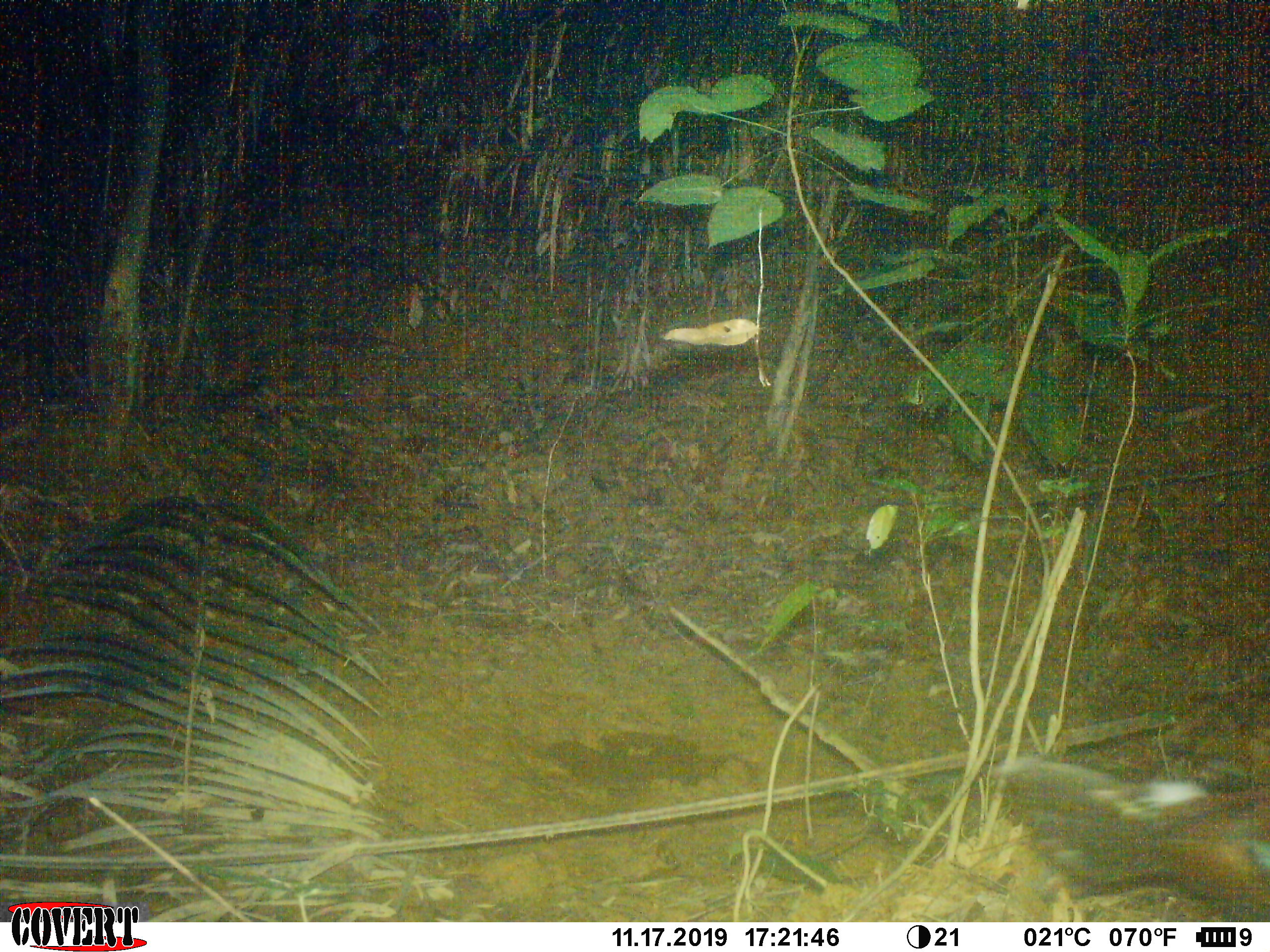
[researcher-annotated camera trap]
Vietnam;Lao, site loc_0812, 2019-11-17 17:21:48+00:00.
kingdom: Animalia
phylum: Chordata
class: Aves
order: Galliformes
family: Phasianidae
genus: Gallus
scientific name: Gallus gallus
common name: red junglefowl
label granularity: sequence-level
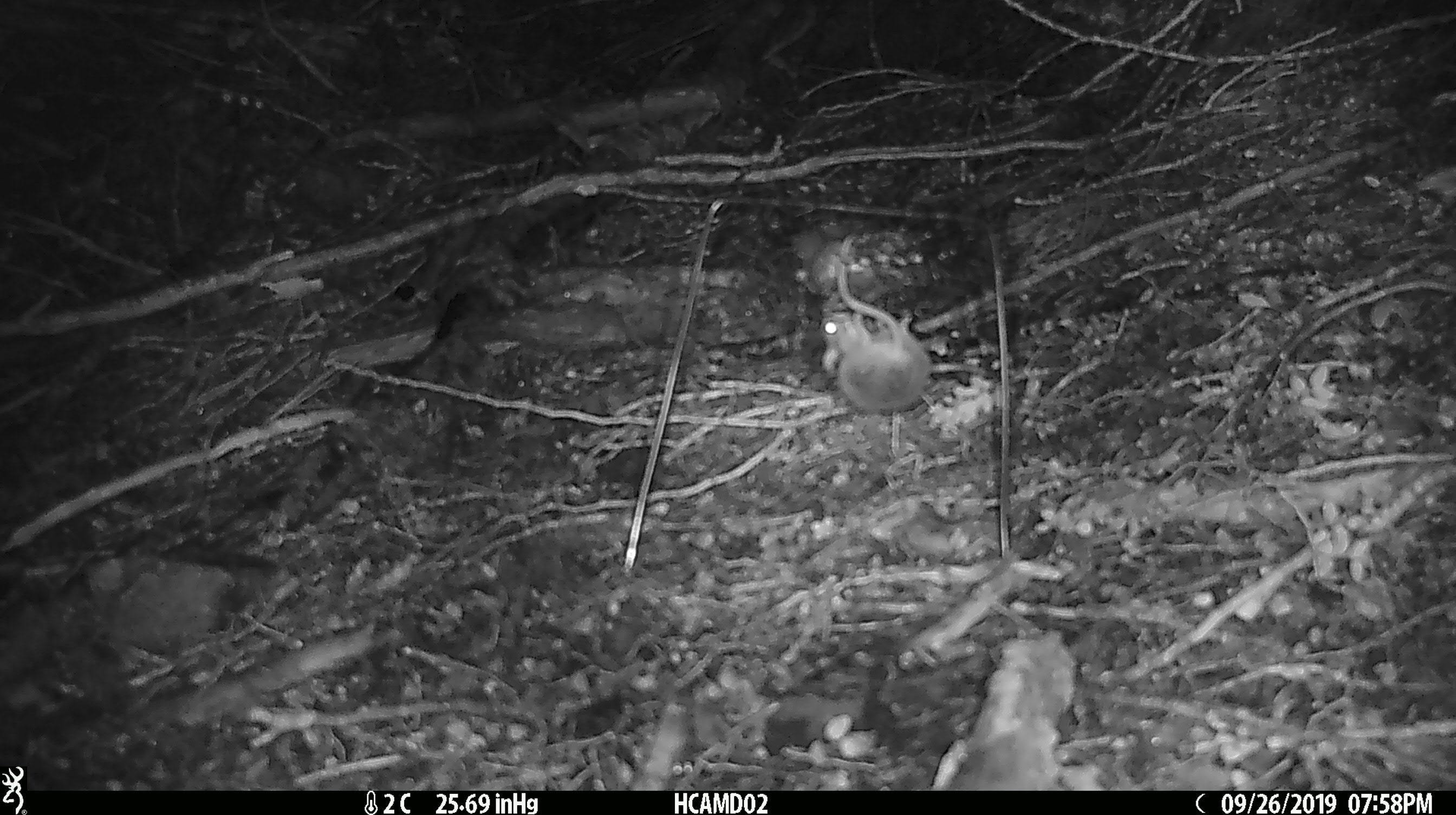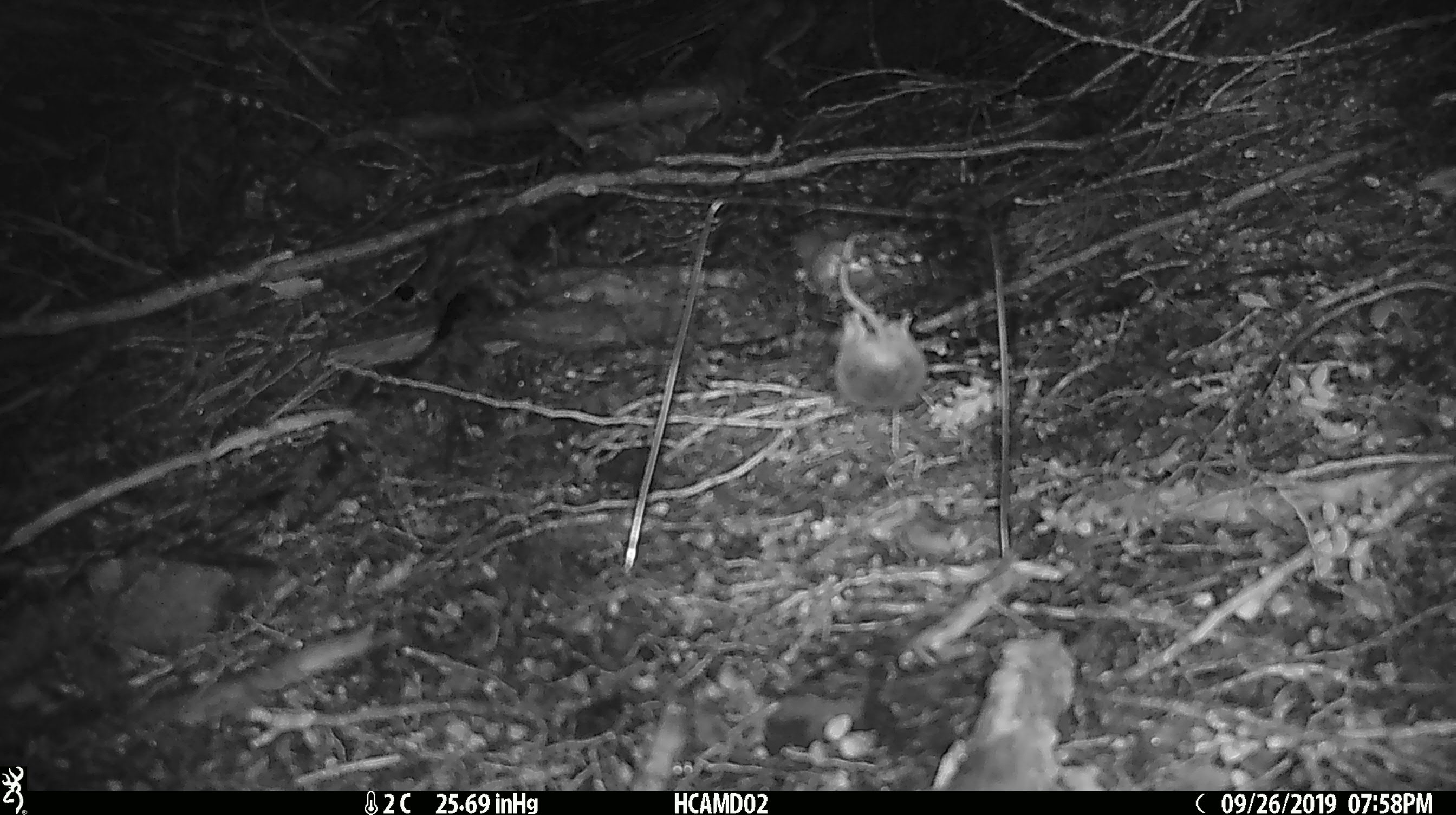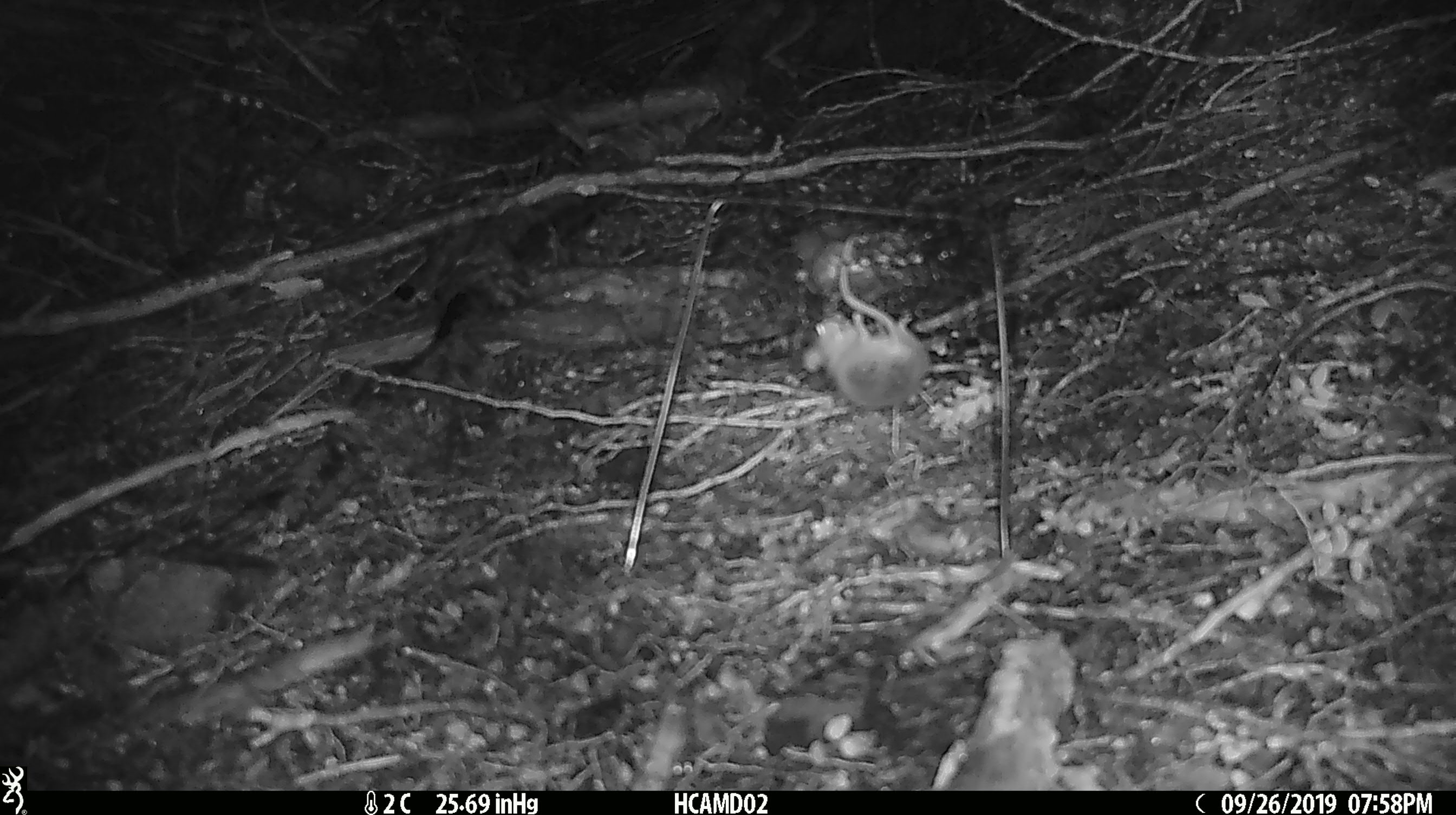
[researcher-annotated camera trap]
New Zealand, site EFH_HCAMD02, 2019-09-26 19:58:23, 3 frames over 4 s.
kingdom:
_ _ _ _ _ _ _
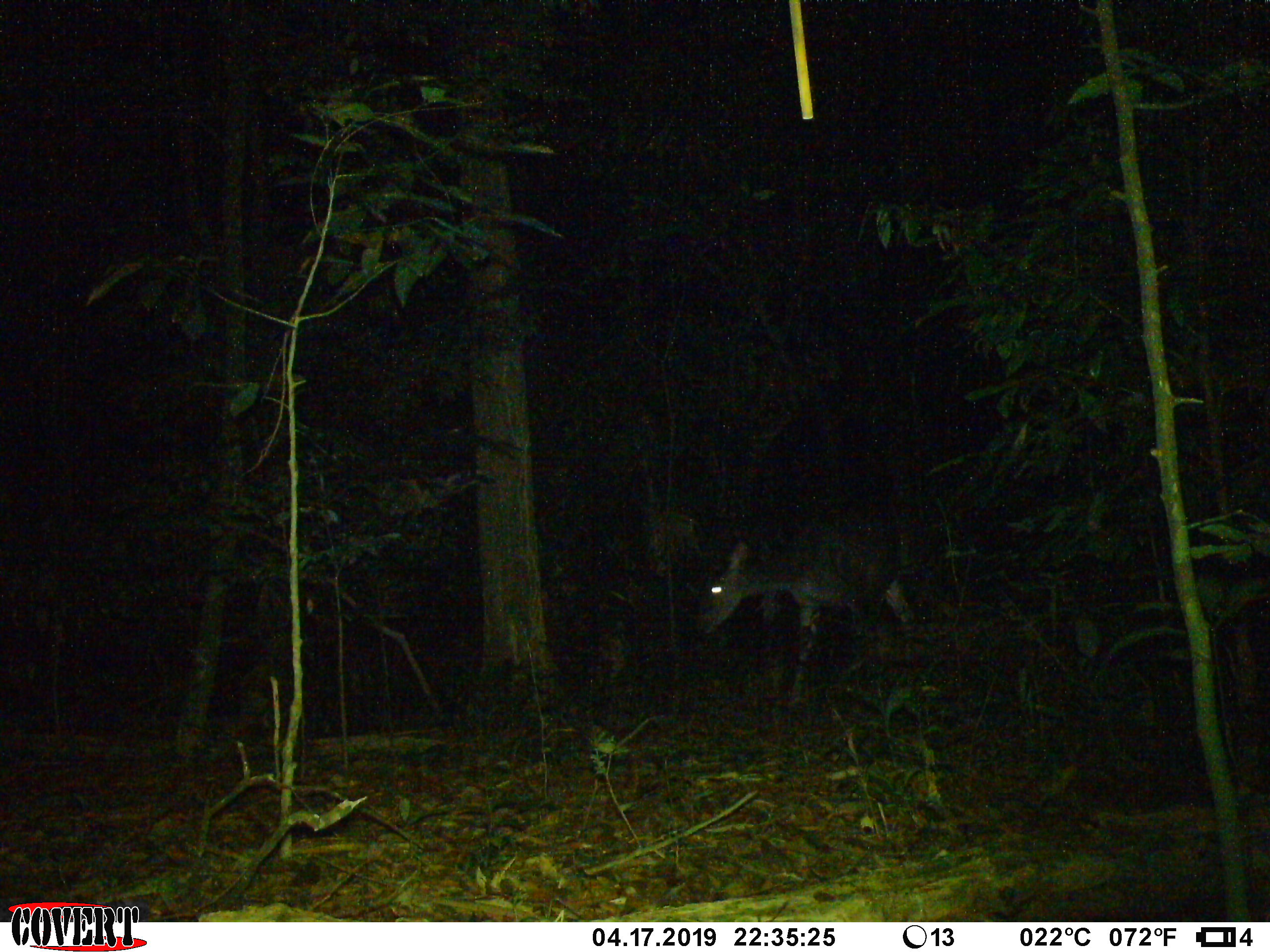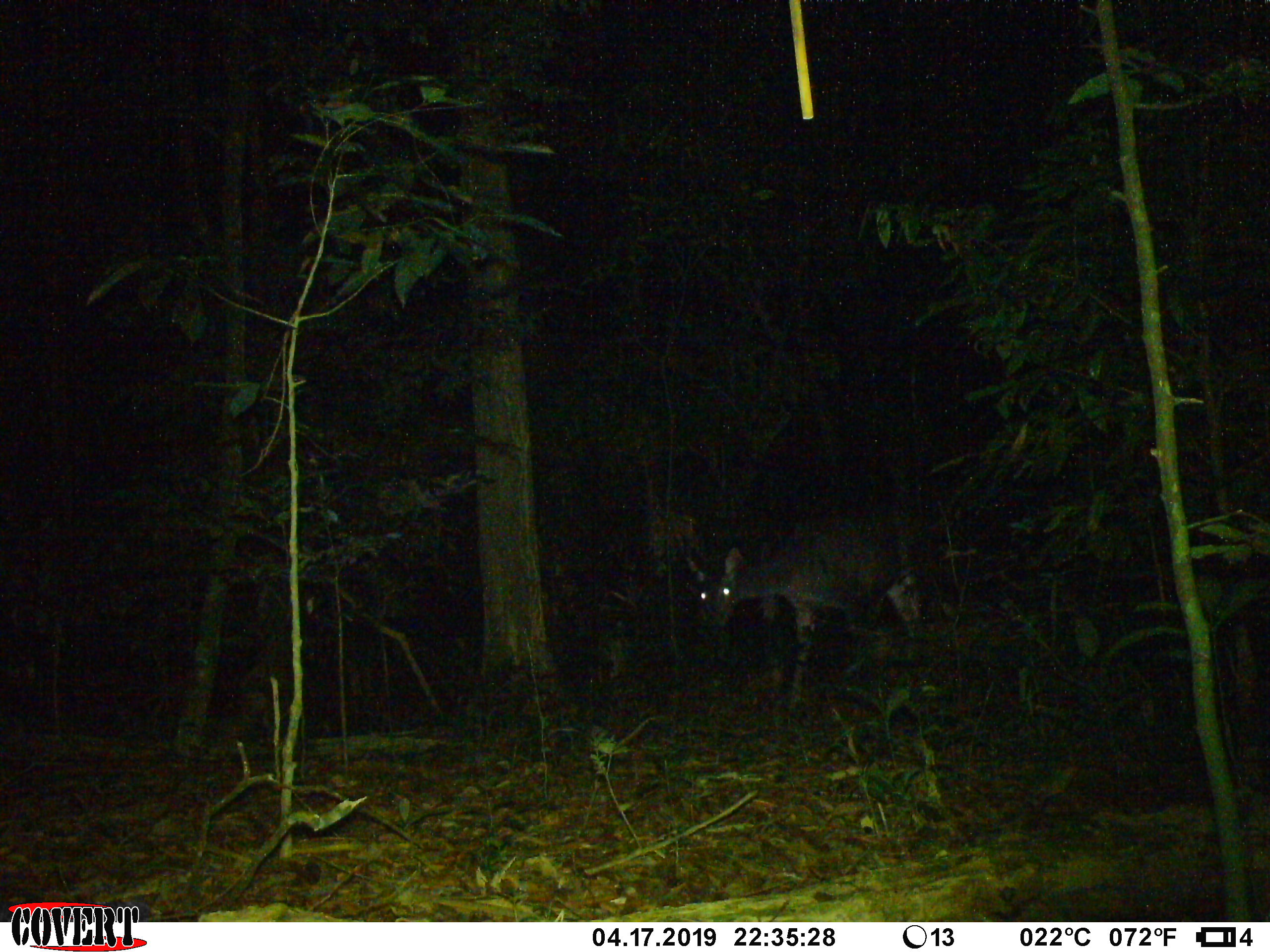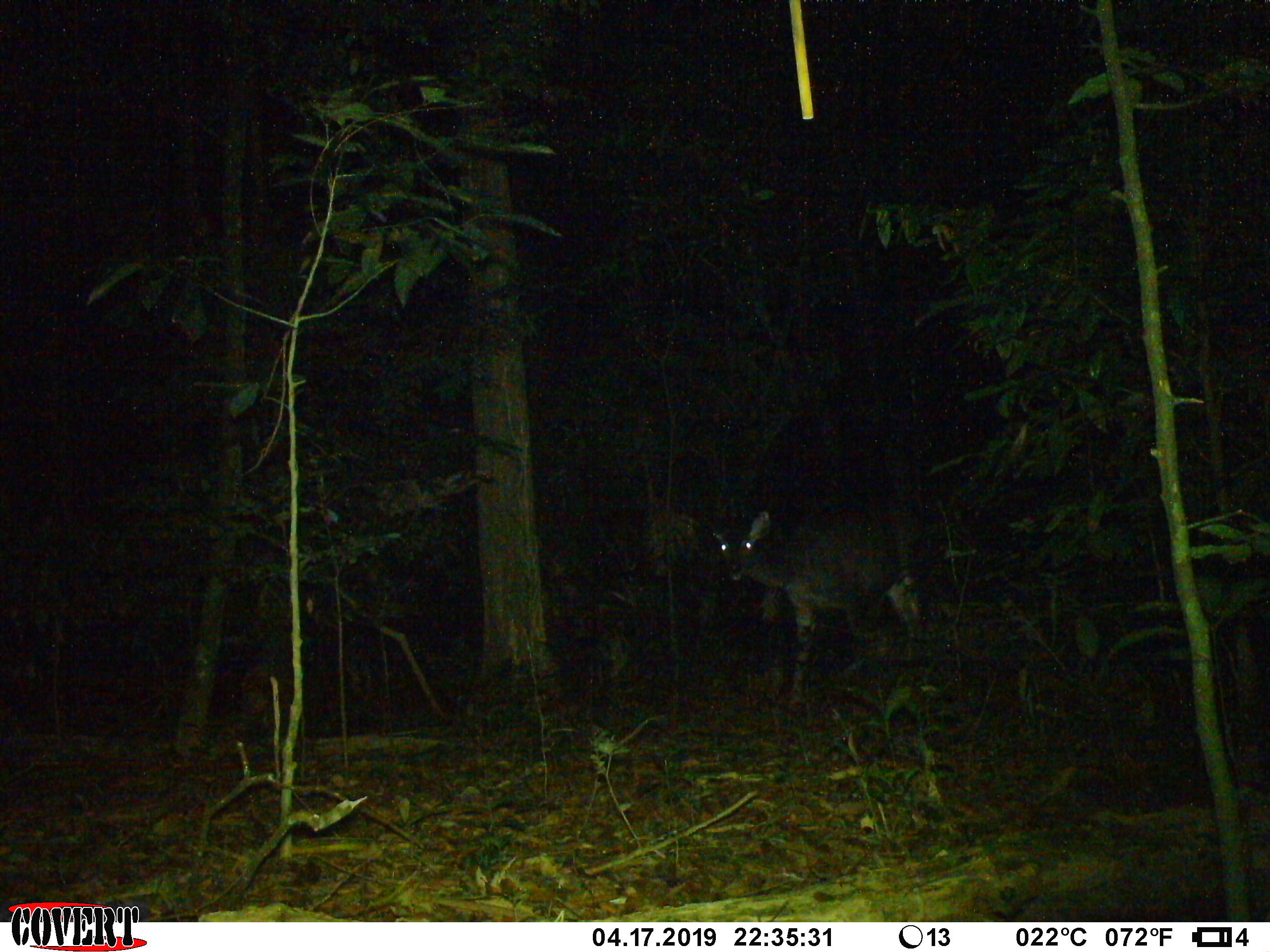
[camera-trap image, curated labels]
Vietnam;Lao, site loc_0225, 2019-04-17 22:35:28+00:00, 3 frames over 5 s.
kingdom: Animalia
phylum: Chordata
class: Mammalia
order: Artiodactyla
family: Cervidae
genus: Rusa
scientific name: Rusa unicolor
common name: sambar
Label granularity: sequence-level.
_ _ _ _ _ _ _
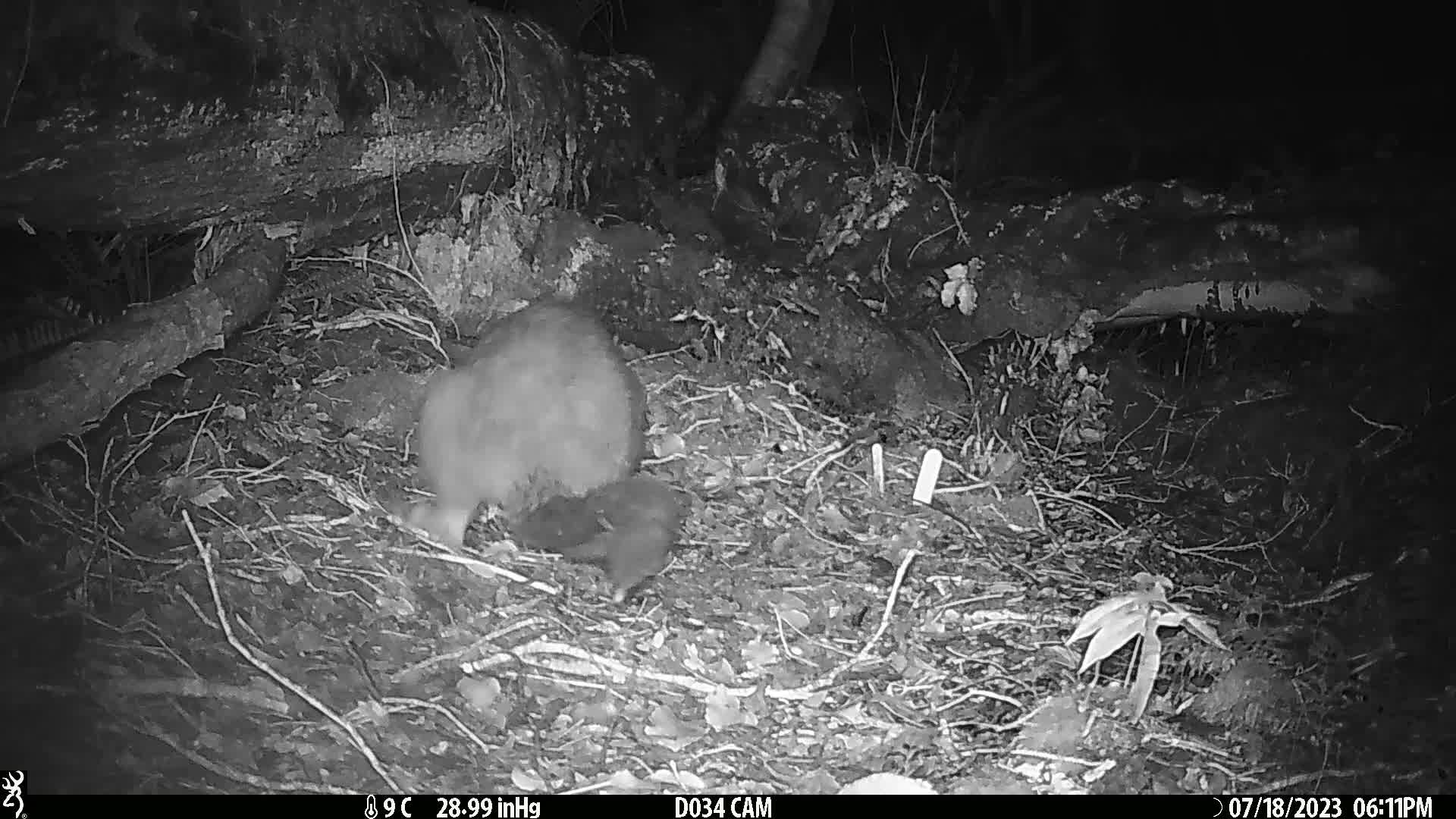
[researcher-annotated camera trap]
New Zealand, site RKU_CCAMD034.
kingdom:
_ _ _ _ _ _ _
◆ WORK INSTRUCTIONS:
Go to the line in the material above that contains "order: Artiodactyla" and copy exactly from there through the line that contains "Label granularity: sequence-level.", stopping after it.

◆ RESPONSE BELOW:
order: Artiodactyla
family: Cervidae
genus: Rusa
scientific name: Rusa unicolor
common name: sambar
Label granularity: sequence-level.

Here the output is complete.